Mining of Solid Minerals
Several African countries have vast deposits of mineral resources that have been left largely unexploited because of a lack of technical know-how, as well as the financial incapacity to embark on capital-intensive mining projects. A case study is Nigeria’s hugely underdeveloped mining industry. The country also has a wide array of mineral resources which include iron ore, coal, bauxite, gold, tin, lead and zinc which have been neglected because of the country’s preoccupation with its massive oil deposits. The Democratic Republic of Congo, Tanzania, Namibia, and Zambia are other examples of African countries that also have unexploited high-value reserves of diamond, cobalt, gold, copper and other resources. Venture in.
Infrastructure Provision
Investing in infrastructure is critical to Africa’s growth. While there have been significant improvements in the development and quality of infrastructure across the continent, there is still a clear-cut deficit. Needless to say, this shortfall has its consequences, including bottlenecks in the smooth running of trade and export activities. But funding infrastructural development in Africa is not cheap. According to the World Bank’s 2008 Africa Country Infrastructure Diagnostic study, the continent requires about $80 billion annually to cover infrastructure needs.

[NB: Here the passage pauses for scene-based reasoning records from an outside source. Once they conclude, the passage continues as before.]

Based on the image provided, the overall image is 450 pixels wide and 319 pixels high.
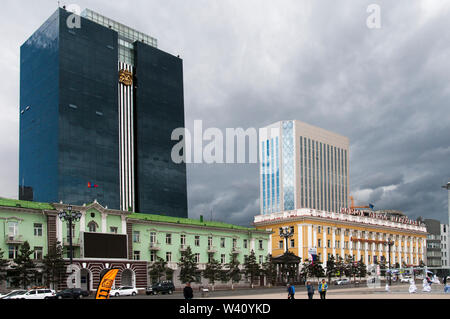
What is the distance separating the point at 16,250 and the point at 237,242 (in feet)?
143

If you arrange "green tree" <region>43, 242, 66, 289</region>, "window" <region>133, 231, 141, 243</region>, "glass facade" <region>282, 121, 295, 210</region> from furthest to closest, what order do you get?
1. "glass facade" <region>282, 121, 295, 210</region>
2. "window" <region>133, 231, 141, 243</region>
3. "green tree" <region>43, 242, 66, 289</region>

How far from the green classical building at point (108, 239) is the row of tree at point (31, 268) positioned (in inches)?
31.5

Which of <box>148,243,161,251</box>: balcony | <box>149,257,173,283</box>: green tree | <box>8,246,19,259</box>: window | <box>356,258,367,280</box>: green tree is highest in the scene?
<box>8,246,19,259</box>: window

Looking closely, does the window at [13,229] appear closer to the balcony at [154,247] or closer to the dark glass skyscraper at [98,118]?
the balcony at [154,247]

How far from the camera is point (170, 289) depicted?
73000 mm

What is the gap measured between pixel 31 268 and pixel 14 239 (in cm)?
456

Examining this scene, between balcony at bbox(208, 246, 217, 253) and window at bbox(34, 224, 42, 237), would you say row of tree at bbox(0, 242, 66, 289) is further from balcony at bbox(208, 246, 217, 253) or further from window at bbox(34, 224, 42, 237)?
balcony at bbox(208, 246, 217, 253)

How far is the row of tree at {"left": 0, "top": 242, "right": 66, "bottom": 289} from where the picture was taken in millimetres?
63906

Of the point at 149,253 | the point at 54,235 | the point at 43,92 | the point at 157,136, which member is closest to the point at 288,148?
the point at 157,136

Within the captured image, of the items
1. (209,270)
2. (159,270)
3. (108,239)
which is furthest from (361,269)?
(108,239)

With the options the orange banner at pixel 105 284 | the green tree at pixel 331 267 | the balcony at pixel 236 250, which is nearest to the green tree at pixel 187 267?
the balcony at pixel 236 250

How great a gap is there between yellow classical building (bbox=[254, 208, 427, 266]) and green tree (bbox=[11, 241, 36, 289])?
2036 inches

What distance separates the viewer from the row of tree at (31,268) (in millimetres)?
63906

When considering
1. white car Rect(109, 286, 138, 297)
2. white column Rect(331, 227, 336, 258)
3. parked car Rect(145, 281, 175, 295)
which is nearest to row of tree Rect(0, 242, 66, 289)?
white car Rect(109, 286, 138, 297)
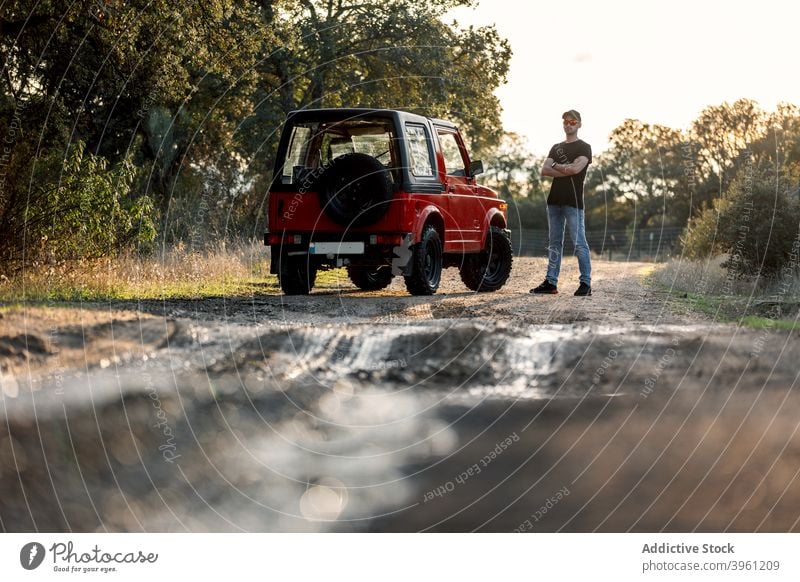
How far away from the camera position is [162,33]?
1298cm

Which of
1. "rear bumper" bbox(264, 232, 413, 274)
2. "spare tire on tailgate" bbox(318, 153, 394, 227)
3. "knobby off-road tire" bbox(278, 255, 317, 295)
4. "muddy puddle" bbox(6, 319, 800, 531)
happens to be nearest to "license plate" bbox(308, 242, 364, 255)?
"rear bumper" bbox(264, 232, 413, 274)

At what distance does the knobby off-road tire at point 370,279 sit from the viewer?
1385 cm

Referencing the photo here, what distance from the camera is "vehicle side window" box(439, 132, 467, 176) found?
12688mm

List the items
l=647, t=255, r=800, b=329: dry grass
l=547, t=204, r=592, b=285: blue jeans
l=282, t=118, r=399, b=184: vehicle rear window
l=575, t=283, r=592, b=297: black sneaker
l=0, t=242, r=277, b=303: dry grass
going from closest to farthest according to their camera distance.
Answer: l=647, t=255, r=800, b=329: dry grass
l=0, t=242, r=277, b=303: dry grass
l=547, t=204, r=592, b=285: blue jeans
l=282, t=118, r=399, b=184: vehicle rear window
l=575, t=283, r=592, b=297: black sneaker

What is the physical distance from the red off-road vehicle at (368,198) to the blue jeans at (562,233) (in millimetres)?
1343

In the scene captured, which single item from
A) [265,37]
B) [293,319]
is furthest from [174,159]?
[293,319]

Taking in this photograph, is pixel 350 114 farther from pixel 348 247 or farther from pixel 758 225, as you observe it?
pixel 758 225

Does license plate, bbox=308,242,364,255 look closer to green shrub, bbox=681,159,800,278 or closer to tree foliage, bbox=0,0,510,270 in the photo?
tree foliage, bbox=0,0,510,270

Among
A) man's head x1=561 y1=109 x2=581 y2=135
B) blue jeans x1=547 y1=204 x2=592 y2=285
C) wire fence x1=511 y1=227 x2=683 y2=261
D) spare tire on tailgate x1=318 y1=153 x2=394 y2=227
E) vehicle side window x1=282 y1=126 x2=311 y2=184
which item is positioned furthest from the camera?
wire fence x1=511 y1=227 x2=683 y2=261

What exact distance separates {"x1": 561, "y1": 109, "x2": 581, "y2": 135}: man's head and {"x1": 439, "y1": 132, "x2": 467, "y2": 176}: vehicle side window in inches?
70.4

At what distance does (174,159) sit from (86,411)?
845 inches

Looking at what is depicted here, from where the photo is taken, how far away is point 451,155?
554 inches

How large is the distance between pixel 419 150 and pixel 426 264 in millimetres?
1364

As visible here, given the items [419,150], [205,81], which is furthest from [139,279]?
[205,81]
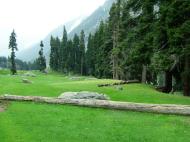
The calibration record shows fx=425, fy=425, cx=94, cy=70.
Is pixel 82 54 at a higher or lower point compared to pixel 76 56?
higher

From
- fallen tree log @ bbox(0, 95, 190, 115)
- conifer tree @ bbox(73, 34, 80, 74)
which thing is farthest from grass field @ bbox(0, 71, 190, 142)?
conifer tree @ bbox(73, 34, 80, 74)

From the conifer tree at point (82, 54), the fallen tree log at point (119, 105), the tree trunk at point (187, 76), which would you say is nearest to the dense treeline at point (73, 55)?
the conifer tree at point (82, 54)

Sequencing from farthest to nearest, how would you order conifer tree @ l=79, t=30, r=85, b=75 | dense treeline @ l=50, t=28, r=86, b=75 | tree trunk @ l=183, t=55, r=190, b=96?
1. dense treeline @ l=50, t=28, r=86, b=75
2. conifer tree @ l=79, t=30, r=85, b=75
3. tree trunk @ l=183, t=55, r=190, b=96

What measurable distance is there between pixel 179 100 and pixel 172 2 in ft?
25.8

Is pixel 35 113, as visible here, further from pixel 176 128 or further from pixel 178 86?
pixel 178 86

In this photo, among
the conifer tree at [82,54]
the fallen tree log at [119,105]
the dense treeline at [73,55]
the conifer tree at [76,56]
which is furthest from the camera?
the conifer tree at [76,56]

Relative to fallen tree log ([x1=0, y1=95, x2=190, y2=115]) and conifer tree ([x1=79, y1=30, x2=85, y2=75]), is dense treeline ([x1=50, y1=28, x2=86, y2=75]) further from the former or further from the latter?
fallen tree log ([x1=0, y1=95, x2=190, y2=115])

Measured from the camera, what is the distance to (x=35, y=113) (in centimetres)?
2370

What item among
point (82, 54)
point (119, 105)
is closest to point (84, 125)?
point (119, 105)

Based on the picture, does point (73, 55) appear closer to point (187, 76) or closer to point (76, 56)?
point (76, 56)

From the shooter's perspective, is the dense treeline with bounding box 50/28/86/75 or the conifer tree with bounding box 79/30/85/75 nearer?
the conifer tree with bounding box 79/30/85/75

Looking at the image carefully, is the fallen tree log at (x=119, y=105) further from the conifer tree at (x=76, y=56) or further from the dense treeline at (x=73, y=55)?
the conifer tree at (x=76, y=56)

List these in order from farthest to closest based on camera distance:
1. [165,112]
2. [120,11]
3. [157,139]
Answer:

Of course, the financing capacity of individual country governments is limited; hence there are opportunities for private investors to partner with African governments in the development of under-performing infrastructure—such as investing in reliable power supply, water resources, roads and railway systems.
Manufacturing
According to the McKinsey Global Institute, Africa’s consumer spending next year will be in the region of $1 trillion. With Africa’s exploding middle class (over 300 million people) always looking to be serviced with new products, Africa’s manufacturing sector looks promising. There is a huge and ever-growing opportunity for manufacturers and retailers of fast moving consumer goods like food, beverages, home care and personal care products. But speed is critical. Investors who can quickly step in and get a grip on the market will be the dominant players in the years to come.